Introduced into the modern diet nearly half a century ago, the food additive E415, also known as xanthan gum, is also widely used as a substitute for gluten in gluten-free foods.
When it was first introduced, xanthan gum was thought to not affect us as it was not digested by the human body.
However, the new study, published in the journal Nature Microbiology shows that the additive nevertheless affects the bacteria that live in our intestines. And these bacteria are important for our health and well-being.

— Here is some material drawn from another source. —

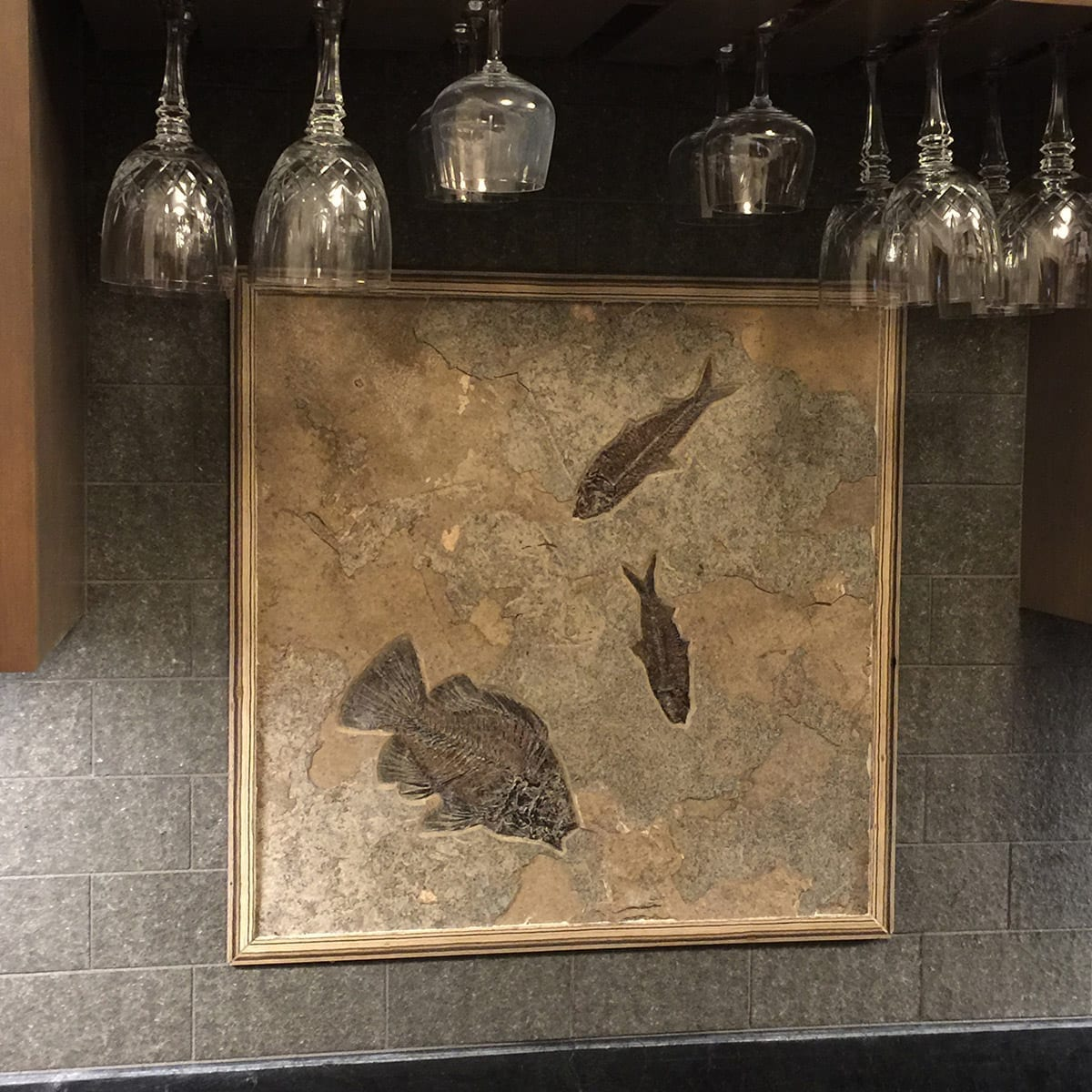 Prehistoric Fossil Tile Accent Behind A Bar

"So far xanthan gum is considered a keto-friendly product. This is because it is believed that xanthan is not digested by the body and therefore it doesn't count in the daily calorie or macronutrient intake," said researcher Sabina Leanti La Rosa from Norwegian University of Life Sciences (NMBU) in Norway.
However, she explains, the new study shows that gut bacteria break down xanthan gum to its constituent monosaccharides, which are subsequently fermented to produce short-chain fatty acids that can be assimilated by the human body. Short-chain fatty acids are known to supply up to 10 per cent of calories to humans.
This suggests xanthan gum, approved as safe to use in foodstuffs in large parts of the world based on assessments made 50 years ago, could in fact add to a person's calorie intake.
When xanthan gum was first introduced, it was thought that the additive went straight through the body without affecting the person who ate it.
But now the researchers noted that we are starting to see long-term effects of xanthan gum that were not seen earlier.
"We only see these changes in gut bacteria of people eating a 'westernised diet' where processed foods and additives make up a significant part of the food intake. For example, we do not see the same changes in indigenous people from different parts of the globe who eat limited amounts of processed foods," La Rosa explained.
"Based on this study, we cannot conclude if and how xanthan gum affects our health. But we can say that the additive affects the microbiota in the gut of people who consume it through food," she added.
The researchers called for more research to understand the impact of xanthan gum on the human gut.